#### AIM OF THE EXERCISE
Return only the final portion of the entries: the line with "common name: mouse" and every line after it, each one exact.

○ ○ ○ ○ ○

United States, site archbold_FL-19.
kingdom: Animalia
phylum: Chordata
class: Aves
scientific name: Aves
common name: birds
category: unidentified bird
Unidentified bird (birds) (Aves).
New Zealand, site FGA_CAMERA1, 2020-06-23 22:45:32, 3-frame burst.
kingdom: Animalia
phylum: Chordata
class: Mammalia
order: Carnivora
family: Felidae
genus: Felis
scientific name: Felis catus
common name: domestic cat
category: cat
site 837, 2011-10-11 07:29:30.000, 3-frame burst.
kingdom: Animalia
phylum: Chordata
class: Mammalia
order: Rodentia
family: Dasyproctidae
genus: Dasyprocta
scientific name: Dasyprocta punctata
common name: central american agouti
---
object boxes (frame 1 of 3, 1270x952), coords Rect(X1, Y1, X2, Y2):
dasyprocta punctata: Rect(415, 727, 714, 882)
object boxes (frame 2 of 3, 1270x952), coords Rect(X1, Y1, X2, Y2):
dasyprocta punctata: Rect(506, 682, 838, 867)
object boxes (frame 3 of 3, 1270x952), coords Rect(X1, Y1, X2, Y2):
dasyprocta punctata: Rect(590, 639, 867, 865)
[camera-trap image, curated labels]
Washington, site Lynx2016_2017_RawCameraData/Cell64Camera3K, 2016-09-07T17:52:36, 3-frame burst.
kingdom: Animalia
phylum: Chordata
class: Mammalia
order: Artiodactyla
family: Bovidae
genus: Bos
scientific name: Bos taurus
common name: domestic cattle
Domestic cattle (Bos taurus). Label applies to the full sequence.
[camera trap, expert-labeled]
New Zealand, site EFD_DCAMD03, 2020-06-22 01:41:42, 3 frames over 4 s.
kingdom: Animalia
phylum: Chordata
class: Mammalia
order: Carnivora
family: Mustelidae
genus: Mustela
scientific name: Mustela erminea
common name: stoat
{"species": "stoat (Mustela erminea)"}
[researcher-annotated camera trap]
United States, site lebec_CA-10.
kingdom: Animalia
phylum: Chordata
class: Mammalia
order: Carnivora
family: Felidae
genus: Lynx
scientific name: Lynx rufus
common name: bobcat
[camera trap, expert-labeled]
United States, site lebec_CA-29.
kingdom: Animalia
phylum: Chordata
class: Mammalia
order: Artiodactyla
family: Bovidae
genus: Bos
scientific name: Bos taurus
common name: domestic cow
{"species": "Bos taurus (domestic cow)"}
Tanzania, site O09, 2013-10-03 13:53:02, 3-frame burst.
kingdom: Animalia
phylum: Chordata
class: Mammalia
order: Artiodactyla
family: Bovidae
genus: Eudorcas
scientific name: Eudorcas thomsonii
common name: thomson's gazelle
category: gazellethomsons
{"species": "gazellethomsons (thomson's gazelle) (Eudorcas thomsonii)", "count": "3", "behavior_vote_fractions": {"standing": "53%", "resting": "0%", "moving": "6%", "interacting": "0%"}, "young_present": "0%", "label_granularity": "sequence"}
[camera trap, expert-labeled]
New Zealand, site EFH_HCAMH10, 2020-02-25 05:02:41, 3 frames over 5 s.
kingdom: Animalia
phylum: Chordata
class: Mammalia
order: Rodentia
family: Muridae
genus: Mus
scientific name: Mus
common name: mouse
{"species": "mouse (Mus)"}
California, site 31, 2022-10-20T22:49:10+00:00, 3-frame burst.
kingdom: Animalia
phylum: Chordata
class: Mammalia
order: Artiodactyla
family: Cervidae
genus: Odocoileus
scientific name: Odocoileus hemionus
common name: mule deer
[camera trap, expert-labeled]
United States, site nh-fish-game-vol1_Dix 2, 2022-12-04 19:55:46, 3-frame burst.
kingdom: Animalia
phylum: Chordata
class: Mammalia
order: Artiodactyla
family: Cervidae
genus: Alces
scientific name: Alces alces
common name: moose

○ ○ ○ ○ ○

#### SOLUTION FOR THIS EXERCISE
common name: mouse
{"species": "mouse (Mus)"}
California, site 31, 2022-10-20T22:49:10+00:00, 3-frame burst.
kingdom: Animalia
phylum: Chordata
class: Mammalia
order: Artiodactyla
family: Cervidae
genus: Odocoileus
scientific name: Odocoileus hemionus
common name: mule deer
[camera trap, expert-labeled]
United States, site nh-fish-game-vol1_Dix 2, 2022-12-04 19:55:46, 3-frame burst.
kingdom: Animalia
phylum: Chordata
class: Mammalia
order: Artiodactyla
family: Cervidae
genus: Alces
scientific name: Alces alces
common name: moose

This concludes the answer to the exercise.